I found this concept so strange, the way we prove a function is not computable is by assuming it is computable and showing that it is a halting function and since a halting function is not computable then we can safely assume that our original function is not computable.

I find a lot of these concepts strange but I understand why the proof structure works. If something can't exist then you can't really say it does within your function.

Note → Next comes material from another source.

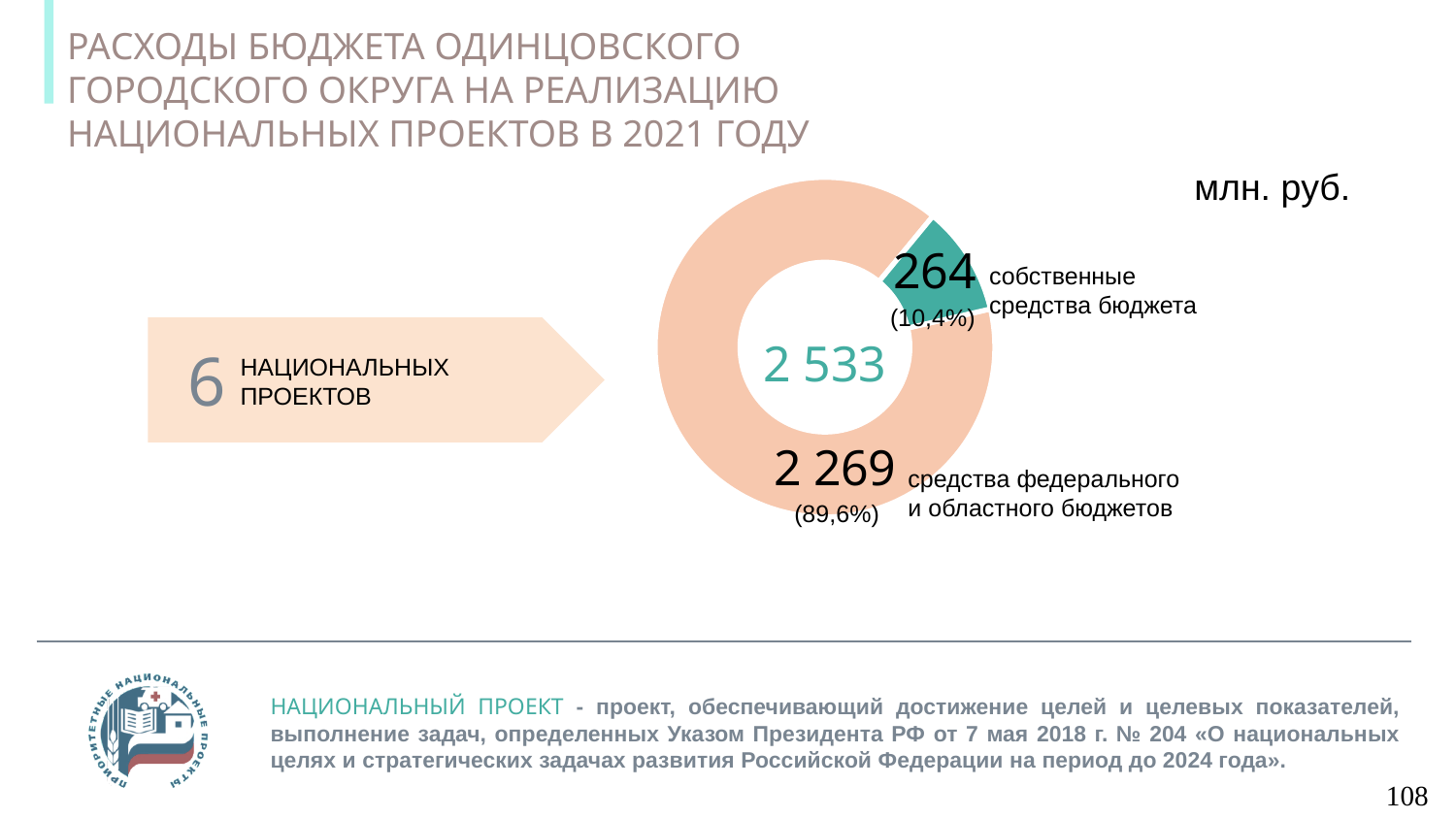
What is the value for средства федерального и областного бюджетов? 2 269 What is the value for собственные средства бюджета? 264 What kind of chart is shown on the slide? pie chart (donut) What share of the total do средства федерального и областного бюджетов make up? 89,6% Which is larger: собственные средства бюджета or средства федерального и областного бюджетов? средства федерального и областного бюджетов What total value is shown in the centre of the donut chart? 2 533 What share of the total do собственные средства бюджета make up? 10,4% How many slices does the donut chart have? 2 In what units are the chart values given? млн. руб. Which slice is the largest? средства федерального и областного бюджетов Which slice is the smallest? собственные средства бюджета What is the difference between средства федерального и областного бюджетов and собственные средства бюджета? 2 005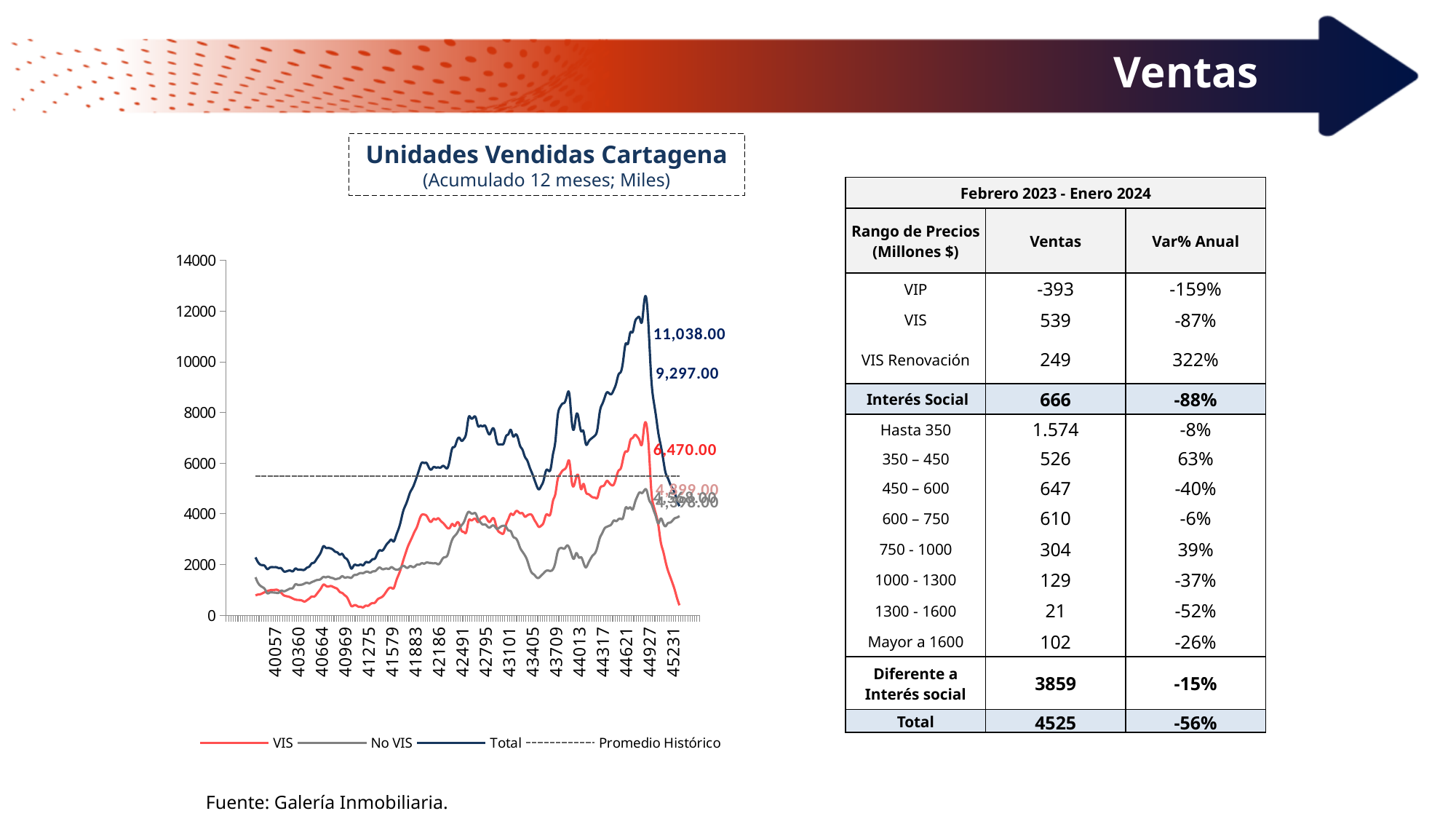
What kind of chart is shown under the title 'Unidades Vendidas Cartagena'? line chart Which legend entry in the 'Unidades Vendidas Cartagena' chart is drawn as a dashed line? Promedio Histórico Which series in the 'Unidades Vendidas Cartagena' chart carries the data label 11,038.00? Total At the far right end of the 'Unidades Vendidas Cartagena' chart, which line is higher, VIS or No VIS? No VIS Which series in the 'Unidades Vendidas Cartagena' chart carries the data label 6,470.00? VIS What is the difference between the two labelled Total values, 11,038.00 and 9,297.00, in the 'Unidades Vendidas Cartagena' chart? 1,741.00 What is the subtitle shown under the title 'Unidades Vendidas Cartagena'? (Acumulado 12 meses; Miles) Is the peak of the Total line in the 'Unidades Vendidas Cartagena' chart greater or less than 12000? greater Is the Promedio Histórico dashed line in the 'Unidades Vendidas Cartagena' chart greater or less than 4000? greater How many series does the legend of the 'Unidades Vendidas Cartagena' chart list? 4 Does the Total line in the 'Unidades Vendidas Cartagena' chart rise or fall at the far right end of the x axis? fall Which series reaches the highest value in the 'Unidades Vendidas Cartagena' chart? Total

After the assignment I was doing one of the tutorial problems, which was pretty similar to the assignment and it helped clear up some of the stuff that I was unsure of.

Here's how I did it.

Reduce halt to allstop.

all stop(P) = { True if P(x) halts for every input x,
                    { False, otherwise'

def half(P, x):
       def all stop(P):
     
        #Check if P(x) halts
        # for every input X
        # Assume computable

     def not_f(x)
           P(x)
           return "You shall halt"

     return all stop(not_f, x)

The way I explained it to complete the proof was that if P(x) halted, that meant not_f(x) halts, which causes allstop(P) to return True. In the end this means that halt returns True as well. If P(x) doesn't halt, then not_f(x) doesn't halt which means allstop(P) would return False, which would cause the halting function to return False. So when P(x) halts, allstop returns True and halt(P, x) returns True and when P(X) doesn't halt, then allstop returns False and halt(P, x) returns False. So This means I have technically written a working halting function, which doesn't exist to my knowledge. So then we can safely assume that allstop is not computable since it is a halting function.

I hope that explanation makes sense, took a bit of explanation from my assignment partner for it to make sense of it when we were working on the assignment.